DIRECTION 1 |
Reproduce the records verbatim, from their first line up to and including the line that contains "172L197 173L198 180H202L205".

Pau Marti , Gerhard Fohler, Krithi Ramamritham , Josep M. Fuertes

Publication Type:

Conference/Workshop Paper

Venue:

Real-Time Systems Symposium


Abstract

In control theory, sampling and actuation are generally assumed to be synchronous and periodic, and control computations are assumed to be instantaneous. However, when a control algorithm is implemented as a task (or a set of subtasks) in a real-time system, these assumptions cannot be met during the execution of the tasks due to the jitters that the schedule introduces on each task instance execution. This causes degradation in control performance and maybe even instability. We show that by accepting those jitters in the controller design, we compensate for the control system performance degradation, providing also new flexible timing constraints for the schedulability problem.In this paper, we discuss the types of jitters incurred by real-time systems and present an integrated approach to improve control performance. We address implementation aspects and. propose timing constraints to increase schedulability utilizing the integrated method. Similar to a schedulability test, our approach provides guarantees offline, that the system will be stable at runtime, if temporal requirements are met at runtime, even when actual execution patterns are not known beforehand. It performs offline schedulability and control analysis as input to the calculation of adjusted controller parameters for jitter values. With our approach, we can address the problems due to (a) sampling jitters and (b) varying delays between sampling and actuation - not addressable using traditional EDF and FPS based scheduling, or by previous real-time and control integration approaches.We achieve this by making use of control properties and through online compensation. Our experimental results indicate that our approach to compensations not only guarantees stability by compensating for the degraded control performance for EDF and FPS, but also leads to better schedulability due to the new flexible timing constraints offered by the application of our compensation approach.

DIRECTION 2 |
According to the abstract, which two problems can the approach address that traditional EDF and FPS based scheduling cannot?

PROVIDED MATERIAL |
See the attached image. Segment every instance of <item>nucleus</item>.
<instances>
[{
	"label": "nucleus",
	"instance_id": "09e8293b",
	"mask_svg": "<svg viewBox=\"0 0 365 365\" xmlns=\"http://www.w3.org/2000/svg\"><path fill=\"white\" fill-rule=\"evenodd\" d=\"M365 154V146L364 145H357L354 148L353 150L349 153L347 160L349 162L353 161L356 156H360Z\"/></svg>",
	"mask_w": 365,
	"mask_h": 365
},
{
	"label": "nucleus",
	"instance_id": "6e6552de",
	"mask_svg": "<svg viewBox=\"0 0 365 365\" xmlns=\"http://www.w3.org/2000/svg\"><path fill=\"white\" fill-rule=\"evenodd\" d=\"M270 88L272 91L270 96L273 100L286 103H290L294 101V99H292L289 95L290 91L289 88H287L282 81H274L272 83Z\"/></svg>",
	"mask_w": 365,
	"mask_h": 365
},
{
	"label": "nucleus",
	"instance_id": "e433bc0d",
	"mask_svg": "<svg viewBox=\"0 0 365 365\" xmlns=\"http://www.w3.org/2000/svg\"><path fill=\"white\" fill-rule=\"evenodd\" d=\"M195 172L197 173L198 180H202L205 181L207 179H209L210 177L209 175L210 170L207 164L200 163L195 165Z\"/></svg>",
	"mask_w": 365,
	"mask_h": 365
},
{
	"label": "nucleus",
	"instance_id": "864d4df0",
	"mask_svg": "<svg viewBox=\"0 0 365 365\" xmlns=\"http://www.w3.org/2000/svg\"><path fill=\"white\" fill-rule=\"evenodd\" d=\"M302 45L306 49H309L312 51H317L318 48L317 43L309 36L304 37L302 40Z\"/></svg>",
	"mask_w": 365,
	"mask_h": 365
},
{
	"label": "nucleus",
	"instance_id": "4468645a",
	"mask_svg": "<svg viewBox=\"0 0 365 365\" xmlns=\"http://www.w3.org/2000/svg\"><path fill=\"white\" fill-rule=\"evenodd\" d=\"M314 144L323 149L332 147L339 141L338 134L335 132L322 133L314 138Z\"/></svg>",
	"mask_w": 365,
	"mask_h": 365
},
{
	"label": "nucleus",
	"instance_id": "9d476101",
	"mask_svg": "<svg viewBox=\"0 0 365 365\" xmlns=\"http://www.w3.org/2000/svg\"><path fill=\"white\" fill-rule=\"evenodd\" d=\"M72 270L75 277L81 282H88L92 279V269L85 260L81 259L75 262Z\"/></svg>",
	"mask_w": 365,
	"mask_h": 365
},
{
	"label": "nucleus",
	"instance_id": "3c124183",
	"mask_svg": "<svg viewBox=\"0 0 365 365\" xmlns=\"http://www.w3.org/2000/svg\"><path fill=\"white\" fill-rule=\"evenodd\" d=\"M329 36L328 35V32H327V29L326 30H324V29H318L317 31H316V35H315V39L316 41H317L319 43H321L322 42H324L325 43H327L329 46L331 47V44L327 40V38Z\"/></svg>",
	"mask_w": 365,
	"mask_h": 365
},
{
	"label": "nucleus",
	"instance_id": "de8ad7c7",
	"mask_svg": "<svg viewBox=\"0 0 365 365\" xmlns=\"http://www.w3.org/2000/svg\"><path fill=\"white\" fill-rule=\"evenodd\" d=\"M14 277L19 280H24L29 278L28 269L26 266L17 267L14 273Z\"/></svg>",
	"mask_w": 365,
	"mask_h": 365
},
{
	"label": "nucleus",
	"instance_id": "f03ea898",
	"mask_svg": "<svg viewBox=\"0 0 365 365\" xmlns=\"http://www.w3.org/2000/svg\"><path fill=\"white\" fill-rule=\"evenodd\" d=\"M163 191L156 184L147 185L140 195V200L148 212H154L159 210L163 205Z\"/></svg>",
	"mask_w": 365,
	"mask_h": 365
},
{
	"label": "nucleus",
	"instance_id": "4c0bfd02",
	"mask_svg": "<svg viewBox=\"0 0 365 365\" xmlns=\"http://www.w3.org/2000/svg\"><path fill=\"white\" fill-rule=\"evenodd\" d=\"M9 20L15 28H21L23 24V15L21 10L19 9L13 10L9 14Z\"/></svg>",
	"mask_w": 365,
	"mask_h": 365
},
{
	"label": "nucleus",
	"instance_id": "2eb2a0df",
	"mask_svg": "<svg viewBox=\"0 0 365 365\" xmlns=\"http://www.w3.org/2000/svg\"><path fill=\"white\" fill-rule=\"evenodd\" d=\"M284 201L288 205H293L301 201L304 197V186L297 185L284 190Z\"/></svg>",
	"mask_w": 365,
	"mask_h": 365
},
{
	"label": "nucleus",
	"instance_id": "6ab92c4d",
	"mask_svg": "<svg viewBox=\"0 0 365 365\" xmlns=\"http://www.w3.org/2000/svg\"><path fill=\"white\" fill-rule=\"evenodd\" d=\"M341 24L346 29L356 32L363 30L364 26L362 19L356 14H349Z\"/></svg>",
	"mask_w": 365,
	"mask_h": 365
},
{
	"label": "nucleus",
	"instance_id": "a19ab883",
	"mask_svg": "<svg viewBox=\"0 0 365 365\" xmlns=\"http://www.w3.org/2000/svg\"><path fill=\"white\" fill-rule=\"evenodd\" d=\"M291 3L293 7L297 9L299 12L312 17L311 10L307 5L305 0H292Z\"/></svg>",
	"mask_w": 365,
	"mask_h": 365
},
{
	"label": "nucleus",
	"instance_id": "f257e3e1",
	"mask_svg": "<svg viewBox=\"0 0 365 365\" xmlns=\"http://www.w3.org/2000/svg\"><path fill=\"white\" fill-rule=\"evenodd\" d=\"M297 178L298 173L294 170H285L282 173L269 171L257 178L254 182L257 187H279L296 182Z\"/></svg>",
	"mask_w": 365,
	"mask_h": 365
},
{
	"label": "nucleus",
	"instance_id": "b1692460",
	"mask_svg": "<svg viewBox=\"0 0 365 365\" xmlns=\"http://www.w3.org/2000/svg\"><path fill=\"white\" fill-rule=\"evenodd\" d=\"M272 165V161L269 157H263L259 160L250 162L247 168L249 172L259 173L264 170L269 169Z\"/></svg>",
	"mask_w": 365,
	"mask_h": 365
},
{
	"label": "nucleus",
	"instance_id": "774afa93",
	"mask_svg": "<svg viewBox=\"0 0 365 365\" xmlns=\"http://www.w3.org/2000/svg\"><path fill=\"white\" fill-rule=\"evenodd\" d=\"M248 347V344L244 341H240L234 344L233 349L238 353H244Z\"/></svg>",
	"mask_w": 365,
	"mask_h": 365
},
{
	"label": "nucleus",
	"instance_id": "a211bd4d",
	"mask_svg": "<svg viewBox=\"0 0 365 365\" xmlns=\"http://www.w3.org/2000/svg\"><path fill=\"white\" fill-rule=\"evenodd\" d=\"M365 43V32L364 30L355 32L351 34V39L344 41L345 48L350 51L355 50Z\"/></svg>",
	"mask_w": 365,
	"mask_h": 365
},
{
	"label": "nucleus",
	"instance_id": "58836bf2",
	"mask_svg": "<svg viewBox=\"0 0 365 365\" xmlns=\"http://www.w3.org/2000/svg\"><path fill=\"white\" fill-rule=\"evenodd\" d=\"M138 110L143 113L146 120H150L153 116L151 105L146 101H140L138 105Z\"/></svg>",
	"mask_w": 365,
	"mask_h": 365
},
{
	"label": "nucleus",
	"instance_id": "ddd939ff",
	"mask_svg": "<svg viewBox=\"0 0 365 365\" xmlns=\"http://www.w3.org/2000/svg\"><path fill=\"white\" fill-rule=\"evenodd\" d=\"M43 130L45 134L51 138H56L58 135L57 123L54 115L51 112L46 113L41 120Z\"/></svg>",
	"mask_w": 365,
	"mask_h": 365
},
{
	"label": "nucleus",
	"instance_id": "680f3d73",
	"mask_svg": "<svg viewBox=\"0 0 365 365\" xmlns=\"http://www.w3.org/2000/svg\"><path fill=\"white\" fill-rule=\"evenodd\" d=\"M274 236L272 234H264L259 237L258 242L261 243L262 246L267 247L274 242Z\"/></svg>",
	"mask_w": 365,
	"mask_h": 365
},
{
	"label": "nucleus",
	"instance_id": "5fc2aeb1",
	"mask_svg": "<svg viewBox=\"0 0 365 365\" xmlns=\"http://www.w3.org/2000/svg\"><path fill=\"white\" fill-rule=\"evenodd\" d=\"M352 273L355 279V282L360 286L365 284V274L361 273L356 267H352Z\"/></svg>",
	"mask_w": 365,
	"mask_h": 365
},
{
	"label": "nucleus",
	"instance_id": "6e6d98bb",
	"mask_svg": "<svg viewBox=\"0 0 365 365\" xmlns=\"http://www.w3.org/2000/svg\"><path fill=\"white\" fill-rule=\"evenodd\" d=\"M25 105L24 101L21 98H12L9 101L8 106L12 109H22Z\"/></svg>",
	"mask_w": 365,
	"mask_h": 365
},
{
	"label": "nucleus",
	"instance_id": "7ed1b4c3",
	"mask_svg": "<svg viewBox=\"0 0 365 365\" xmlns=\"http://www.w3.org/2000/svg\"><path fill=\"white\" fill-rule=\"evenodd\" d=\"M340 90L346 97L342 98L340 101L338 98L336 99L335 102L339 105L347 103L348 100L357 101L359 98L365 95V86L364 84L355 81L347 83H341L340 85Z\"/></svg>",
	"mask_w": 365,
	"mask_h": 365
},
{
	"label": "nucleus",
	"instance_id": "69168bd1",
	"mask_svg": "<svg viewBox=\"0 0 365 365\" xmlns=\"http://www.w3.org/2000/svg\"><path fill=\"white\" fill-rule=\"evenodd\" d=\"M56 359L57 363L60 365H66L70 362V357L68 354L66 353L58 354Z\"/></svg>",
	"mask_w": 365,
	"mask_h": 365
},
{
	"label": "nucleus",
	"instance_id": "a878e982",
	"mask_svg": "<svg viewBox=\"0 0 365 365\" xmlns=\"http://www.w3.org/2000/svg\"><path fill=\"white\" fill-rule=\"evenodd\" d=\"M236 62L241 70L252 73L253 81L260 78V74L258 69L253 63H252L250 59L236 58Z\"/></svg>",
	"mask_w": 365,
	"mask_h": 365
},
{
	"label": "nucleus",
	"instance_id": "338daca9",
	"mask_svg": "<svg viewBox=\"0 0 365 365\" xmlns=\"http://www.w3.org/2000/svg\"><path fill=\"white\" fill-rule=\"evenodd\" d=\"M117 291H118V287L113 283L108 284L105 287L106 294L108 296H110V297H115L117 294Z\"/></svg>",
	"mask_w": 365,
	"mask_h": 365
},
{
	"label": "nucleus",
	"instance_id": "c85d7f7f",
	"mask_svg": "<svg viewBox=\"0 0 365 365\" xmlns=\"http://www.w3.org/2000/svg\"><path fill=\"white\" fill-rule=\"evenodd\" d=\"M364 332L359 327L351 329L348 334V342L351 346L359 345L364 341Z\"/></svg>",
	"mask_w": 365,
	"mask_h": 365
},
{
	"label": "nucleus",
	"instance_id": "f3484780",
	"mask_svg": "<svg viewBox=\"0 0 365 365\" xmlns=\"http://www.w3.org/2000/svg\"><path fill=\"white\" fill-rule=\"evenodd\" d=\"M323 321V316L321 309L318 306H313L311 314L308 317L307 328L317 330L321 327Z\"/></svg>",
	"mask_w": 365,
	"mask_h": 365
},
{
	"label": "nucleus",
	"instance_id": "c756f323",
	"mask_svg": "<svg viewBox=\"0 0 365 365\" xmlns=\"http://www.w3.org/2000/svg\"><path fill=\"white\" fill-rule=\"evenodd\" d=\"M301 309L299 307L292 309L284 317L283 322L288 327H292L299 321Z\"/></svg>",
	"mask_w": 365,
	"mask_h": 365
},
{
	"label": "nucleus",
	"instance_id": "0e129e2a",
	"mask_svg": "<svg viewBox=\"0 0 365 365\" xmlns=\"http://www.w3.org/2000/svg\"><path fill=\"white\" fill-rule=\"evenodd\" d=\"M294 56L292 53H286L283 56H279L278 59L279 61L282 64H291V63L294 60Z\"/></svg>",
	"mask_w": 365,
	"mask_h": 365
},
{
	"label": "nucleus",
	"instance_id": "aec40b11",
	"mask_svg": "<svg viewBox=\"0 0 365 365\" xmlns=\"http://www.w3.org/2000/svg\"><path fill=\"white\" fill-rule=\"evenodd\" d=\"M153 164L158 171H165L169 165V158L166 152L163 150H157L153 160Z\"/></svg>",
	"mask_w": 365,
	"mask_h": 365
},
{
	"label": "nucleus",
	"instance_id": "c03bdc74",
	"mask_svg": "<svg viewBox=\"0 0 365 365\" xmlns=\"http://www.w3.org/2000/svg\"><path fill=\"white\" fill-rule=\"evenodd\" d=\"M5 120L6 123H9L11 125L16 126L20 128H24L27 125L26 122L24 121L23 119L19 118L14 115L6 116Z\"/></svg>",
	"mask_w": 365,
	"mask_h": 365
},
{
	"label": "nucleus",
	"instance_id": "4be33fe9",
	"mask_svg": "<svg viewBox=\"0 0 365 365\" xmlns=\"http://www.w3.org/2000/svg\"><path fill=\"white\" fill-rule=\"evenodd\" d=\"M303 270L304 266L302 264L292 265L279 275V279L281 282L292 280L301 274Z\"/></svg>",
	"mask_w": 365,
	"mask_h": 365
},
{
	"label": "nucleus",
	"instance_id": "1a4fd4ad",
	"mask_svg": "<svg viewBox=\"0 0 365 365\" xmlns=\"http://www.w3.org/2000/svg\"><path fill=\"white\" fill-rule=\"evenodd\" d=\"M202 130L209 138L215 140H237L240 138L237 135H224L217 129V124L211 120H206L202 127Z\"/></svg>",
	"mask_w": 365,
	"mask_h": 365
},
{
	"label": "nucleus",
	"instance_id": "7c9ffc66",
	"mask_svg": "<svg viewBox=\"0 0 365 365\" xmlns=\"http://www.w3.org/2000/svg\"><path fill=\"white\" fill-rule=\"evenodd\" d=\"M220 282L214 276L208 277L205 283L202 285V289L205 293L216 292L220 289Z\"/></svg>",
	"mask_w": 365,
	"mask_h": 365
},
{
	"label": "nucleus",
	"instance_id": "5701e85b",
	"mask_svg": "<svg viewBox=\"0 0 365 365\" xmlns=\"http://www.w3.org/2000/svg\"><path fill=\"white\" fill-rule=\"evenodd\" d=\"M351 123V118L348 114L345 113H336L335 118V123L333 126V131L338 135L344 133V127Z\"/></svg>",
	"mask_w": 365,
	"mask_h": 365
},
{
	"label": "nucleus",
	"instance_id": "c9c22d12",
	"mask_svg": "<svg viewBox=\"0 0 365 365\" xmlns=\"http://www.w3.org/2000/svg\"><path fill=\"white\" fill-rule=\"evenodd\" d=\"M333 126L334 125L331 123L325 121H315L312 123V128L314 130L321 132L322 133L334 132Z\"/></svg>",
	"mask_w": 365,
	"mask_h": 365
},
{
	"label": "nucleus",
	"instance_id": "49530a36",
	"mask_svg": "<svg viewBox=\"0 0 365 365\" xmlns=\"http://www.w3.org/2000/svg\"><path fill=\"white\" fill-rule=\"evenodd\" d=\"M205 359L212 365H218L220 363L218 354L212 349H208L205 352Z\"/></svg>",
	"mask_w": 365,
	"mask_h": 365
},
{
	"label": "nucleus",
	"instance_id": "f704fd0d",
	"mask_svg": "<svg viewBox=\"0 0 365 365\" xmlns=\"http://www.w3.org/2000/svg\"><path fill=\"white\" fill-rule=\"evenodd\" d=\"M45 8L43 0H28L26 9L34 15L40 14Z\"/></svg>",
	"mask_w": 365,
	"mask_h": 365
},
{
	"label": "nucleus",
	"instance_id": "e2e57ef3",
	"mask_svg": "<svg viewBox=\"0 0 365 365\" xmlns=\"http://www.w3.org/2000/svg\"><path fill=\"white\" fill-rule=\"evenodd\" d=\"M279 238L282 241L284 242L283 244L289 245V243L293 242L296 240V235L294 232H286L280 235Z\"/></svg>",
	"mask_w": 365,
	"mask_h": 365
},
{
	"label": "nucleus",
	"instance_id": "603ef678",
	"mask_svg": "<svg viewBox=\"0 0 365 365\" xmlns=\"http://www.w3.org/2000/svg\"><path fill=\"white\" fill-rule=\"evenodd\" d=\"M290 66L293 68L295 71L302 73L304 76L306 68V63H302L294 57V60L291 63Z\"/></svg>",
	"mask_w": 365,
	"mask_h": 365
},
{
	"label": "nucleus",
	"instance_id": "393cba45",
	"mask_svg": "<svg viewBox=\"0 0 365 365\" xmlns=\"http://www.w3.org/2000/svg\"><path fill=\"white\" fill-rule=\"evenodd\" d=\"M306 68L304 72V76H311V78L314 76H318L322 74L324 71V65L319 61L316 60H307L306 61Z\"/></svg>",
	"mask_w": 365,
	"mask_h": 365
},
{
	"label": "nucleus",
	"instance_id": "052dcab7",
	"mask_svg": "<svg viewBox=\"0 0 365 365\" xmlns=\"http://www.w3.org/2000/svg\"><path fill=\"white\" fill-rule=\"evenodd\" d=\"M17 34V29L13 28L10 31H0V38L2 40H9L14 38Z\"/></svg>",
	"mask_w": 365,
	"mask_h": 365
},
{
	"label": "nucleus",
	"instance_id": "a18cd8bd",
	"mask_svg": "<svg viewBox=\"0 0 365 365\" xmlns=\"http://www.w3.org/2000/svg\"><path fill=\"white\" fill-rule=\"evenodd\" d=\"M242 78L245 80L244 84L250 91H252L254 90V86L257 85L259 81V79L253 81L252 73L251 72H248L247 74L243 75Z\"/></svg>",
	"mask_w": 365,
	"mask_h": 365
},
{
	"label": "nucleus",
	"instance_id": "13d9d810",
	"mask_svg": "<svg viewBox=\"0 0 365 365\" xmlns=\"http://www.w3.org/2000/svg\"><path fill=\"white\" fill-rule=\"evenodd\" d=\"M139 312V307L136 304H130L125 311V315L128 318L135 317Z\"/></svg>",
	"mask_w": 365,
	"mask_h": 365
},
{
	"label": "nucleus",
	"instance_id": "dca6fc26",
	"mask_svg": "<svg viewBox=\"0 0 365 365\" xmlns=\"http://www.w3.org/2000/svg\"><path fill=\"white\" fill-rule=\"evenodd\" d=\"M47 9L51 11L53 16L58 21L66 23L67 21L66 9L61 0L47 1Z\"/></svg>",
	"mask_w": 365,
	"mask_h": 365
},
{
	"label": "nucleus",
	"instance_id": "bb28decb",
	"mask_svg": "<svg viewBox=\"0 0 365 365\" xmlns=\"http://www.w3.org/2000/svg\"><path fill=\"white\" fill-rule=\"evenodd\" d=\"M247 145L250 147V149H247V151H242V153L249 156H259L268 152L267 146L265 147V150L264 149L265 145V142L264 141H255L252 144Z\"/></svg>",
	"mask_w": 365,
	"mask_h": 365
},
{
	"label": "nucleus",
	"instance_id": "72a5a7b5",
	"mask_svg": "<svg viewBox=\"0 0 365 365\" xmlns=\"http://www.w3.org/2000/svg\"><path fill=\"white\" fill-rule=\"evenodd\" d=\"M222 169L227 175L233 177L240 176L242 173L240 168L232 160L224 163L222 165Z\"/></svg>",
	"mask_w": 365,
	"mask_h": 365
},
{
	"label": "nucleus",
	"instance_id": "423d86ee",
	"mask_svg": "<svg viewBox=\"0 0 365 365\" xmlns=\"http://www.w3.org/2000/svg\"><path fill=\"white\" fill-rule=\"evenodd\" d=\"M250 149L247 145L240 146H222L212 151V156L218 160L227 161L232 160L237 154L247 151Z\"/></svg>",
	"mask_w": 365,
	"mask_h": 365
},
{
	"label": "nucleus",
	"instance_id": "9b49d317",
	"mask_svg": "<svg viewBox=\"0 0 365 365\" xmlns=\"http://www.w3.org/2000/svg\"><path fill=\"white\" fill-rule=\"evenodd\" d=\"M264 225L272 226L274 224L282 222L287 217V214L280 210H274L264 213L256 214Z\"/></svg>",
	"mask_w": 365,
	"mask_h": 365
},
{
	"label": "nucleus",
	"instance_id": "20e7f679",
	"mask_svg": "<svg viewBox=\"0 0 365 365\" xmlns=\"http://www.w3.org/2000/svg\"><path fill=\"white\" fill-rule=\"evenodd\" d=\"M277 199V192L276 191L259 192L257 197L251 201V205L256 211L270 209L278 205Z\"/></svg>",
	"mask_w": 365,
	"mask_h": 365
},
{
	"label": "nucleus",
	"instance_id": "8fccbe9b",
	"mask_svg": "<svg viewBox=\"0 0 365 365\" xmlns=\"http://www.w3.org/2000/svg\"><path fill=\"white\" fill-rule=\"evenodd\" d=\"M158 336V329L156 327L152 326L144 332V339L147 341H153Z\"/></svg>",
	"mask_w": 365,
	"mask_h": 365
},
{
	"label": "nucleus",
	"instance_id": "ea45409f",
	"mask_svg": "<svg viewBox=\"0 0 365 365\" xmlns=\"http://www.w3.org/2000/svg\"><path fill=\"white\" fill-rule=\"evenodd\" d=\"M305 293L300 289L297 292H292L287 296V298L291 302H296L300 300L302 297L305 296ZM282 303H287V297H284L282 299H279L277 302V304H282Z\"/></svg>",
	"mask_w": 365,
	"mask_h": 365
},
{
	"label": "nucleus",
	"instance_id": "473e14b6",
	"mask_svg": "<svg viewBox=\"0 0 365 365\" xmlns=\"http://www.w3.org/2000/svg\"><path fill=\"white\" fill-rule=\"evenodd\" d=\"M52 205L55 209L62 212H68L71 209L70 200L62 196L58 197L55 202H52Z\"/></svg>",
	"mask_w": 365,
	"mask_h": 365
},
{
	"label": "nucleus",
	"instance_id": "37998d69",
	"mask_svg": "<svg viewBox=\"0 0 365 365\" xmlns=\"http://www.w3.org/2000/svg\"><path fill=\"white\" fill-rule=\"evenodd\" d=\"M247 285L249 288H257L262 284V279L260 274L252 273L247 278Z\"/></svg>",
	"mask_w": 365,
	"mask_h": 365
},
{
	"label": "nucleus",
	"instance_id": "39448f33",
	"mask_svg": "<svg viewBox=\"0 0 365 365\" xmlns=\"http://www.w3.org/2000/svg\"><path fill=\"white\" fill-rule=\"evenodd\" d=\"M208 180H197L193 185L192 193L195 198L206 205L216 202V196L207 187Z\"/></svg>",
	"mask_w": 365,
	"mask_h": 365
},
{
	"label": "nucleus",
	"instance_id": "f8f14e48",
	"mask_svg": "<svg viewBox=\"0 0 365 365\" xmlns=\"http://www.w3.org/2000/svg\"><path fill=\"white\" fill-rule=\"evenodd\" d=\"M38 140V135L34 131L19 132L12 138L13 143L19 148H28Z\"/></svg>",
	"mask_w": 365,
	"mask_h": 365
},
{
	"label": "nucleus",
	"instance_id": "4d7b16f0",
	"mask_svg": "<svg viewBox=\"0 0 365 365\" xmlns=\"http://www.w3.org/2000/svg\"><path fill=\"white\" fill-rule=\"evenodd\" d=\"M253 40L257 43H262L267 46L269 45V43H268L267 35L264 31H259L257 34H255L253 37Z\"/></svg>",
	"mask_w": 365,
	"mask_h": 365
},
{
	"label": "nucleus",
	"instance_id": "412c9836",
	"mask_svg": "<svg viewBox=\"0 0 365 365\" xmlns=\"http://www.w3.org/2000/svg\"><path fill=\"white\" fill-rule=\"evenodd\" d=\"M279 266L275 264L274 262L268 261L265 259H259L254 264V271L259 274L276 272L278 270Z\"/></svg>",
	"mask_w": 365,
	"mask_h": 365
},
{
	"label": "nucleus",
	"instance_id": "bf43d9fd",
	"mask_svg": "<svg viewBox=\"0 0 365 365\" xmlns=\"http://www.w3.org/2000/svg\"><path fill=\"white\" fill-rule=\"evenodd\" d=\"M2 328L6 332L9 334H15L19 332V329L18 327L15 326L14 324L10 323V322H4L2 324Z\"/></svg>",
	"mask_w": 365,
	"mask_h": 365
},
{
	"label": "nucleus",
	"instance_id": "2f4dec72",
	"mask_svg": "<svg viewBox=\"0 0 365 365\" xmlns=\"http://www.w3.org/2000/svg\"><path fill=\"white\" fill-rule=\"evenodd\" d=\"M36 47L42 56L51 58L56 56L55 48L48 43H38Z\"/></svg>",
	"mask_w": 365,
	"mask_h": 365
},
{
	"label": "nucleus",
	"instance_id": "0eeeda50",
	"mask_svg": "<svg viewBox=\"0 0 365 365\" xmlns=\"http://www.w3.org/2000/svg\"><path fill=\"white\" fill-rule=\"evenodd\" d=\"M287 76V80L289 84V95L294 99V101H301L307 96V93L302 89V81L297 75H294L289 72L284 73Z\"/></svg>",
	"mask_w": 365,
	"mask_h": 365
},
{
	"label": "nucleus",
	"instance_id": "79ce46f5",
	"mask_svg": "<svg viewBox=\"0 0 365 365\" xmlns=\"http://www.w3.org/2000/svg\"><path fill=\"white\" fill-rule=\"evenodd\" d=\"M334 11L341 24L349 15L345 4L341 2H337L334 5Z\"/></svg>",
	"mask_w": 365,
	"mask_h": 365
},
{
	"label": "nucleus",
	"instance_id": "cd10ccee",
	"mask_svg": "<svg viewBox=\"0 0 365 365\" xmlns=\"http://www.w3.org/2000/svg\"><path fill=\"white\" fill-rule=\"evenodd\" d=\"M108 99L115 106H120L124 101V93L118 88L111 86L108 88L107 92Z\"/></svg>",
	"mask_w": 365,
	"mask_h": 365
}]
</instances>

EXERCISE RESULT 1 |
See the attached image. Segment every instance of <item>nucleus</item>.
<instances>
[{
	"label": "nucleus",
	"instance_id": "09e8293b",
	"mask_svg": "<svg viewBox=\"0 0 365 365\" xmlns=\"http://www.w3.org/2000/svg\"><path fill=\"white\" fill-rule=\"evenodd\" d=\"M365 154V146L364 145H357L354 148L353 150L349 153L347 160L349 162L353 161L356 156H360Z\"/></svg>",
	"mask_w": 365,
	"mask_h": 365
},
{
	"label": "nucleus",
	"instance_id": "6e6552de",
	"mask_svg": "<svg viewBox=\"0 0 365 365\" xmlns=\"http://www.w3.org/2000/svg\"><path fill=\"white\" fill-rule=\"evenodd\" d=\"M270 88L272 91L270 96L273 100L286 103H290L294 101V99H292L289 95L290 91L289 88H287L282 81H274L272 83Z\"/></svg>",
	"mask_w": 365,
	"mask_h": 365
},
{
	"label": "nucleus",
	"instance_id": "e433bc0d",
	"mask_svg": "<svg viewBox=\"0 0 365 365\" xmlns=\"http://www.w3.org/2000/svg\"><path fill=\"white\" fill-rule=\"evenodd\" d=\"M195 172L197 173L198 180H202L205 181L207 179H209L210 177L209 175L210 170L207 164L200 163L195 165Z\"/></svg>",

EXERCISE RESULT 2 |
Sampling jitters and varying delays between sampling and actuation.